Study Finds Paintings Featuring Blue and Red Hues Sell for the Most Money at Auction
There’s green to be found in shades of red and blue
To those outside of the art world, the astronomical amount of money collectors spend at auction can be hard to comprehend. Why would someone pay $12 million for Damien Hirst’s “The Physical Impossibility of Death in the Mind of Someone Living”—an actual stuffed shark suspended in a glass case filled with formaldehyde—or shell out nearly half a million dollars for a portrait of a fictional French aristocrat just because it was made with AI programming?
The ever-shifting forces behind art market sale prices are notoriously difficult to pinpoint. Still, as Philip Hook, Sotheby’s senior director of Impressionist & Modern Art, argued in a 2013 op-ed for the Guardian, some factors remain relatively consistent across the board. Of the characteristics he isolated, perhaps the most important and elusive selling point was the “visceral impact” of a work, defined by a host of intangibles including emotional power, composition and color. Simply put, Hook observed at the time, “Blue and red tend to be good news.”
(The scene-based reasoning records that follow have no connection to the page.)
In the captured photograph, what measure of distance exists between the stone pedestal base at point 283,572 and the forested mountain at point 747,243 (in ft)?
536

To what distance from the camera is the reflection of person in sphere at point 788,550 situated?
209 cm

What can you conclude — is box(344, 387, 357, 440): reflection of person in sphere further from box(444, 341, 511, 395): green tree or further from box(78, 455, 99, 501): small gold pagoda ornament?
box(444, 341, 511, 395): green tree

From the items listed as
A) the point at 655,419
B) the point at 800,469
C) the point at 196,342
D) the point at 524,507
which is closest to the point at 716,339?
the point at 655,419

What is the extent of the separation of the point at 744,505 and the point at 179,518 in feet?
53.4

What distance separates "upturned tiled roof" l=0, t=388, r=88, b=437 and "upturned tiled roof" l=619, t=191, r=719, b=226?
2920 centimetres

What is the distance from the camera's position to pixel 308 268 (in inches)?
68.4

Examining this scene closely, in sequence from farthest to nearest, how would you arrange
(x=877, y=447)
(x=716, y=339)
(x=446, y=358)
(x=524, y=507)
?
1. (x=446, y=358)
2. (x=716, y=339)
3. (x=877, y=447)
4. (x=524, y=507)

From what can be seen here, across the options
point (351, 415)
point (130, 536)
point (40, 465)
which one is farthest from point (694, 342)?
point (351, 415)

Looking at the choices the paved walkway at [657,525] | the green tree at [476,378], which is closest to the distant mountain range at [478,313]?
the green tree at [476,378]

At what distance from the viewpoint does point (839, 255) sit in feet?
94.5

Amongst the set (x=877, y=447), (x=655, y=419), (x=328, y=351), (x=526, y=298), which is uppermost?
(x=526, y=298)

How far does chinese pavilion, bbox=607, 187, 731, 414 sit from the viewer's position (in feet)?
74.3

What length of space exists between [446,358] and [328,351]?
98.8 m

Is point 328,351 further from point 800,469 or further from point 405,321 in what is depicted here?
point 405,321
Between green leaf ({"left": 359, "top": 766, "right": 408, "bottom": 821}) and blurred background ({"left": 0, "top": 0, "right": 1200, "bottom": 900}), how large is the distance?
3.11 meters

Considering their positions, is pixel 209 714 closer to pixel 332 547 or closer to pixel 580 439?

Hook is far from the first to suggest there’s green to be found in shades of red and blue. Still, a new study led by economists from the Netherlands’ Tilburg University is the first to put the theory to the test. And as Jasmine Weber reports for Hyperallergic, the research—directly inspired by the 2013 column—appears to support the popular adage: On average, the team found that primarily blue-hued paintings attract 18.57 percent higher bids and stronger intent to purchase than those dominated by alternative colors. Red paintings revealed similar gains, with bids increasing by an average of 17.28 percent.
According to artnet News’ Tim Schneider, researchers Marshall Ma, Charles N. Noussair and Luc Renneboog of the CentERlab at Tilburg relied on data from the Blouin Art Sales Index to track 5,500 abstract works sold at auction between 1994 and 2017. In order to focus on paintings’ hue, the trio excluded works with competing aesthetic properties such as figuration, geometric patterns and non-rectangular canvas shapes. The final pool, the team writes in the study, consisted mainly of “single-color non-figurative abstract paintings” in the style of Abstract Expressionism. (Think of Mark Rothko and Barnett Newman’s Color Field canvases.)
For every standard-deviation increase in blue pigment beyond what the authors describe as a “benchmark white,” sale prices rose by 10.6 percent. For red-heavy works, this figure was closer to 4.2 percent.
Translated into dollar values, the extra edge afforded by blue and red hues was substantial. Schneider notes that for every standard-deviation increase in blue, prices jumped by around $53,600. Comparatively, red paintings enjoyed a nearly $21,200 price boost for every standard-deviation increase in color.
In addition to analyzing previous auction records, the economists recruited around 500 students for an experiment that measured emotions associated with specific colors in paintings. Asked to view selected works on a digital monitor, participants rated their emotional responses, ranked paintings in terms of preference and, finally, took part in a simulated auction.
The researchers write that they chose volunteers from three universities located in China, the United States and the Netherlands in an attempt to offset any color bias attributed to one specific country of origin. Across the board, participants appeared to follow the same trend exhibited by real-life auctions, bidding almost 20 percent more than average for heavily blue and red paintings.
The exact reasons for these colors’ elemental attraction remain unclear, but as the authors explain, red is often associated with feelings of adventure, aggression, power, arousal, bravery and excitement. Blue, on the other hand, connotes dignity, poise, reserve, relaxation, intellect and comfort.
Ma, Noussair and Renneboog’s findings may add a semblance of scientific rigor to an often unpredictable market. Who knows? Perhaps Leonardo da Vinci’s “Salvator Mundi,” the most expensive painting ever sold at auction, owes a sliver of its $450 million price tag to the lush blue tones of its central figure’s robes. After all, stranger things—we’re thinking of the Louvre Abu Dhabi’s indefinite postponement of “Salvator Mundi”’s debut, as well as rumors that it’s all but missing—have happened.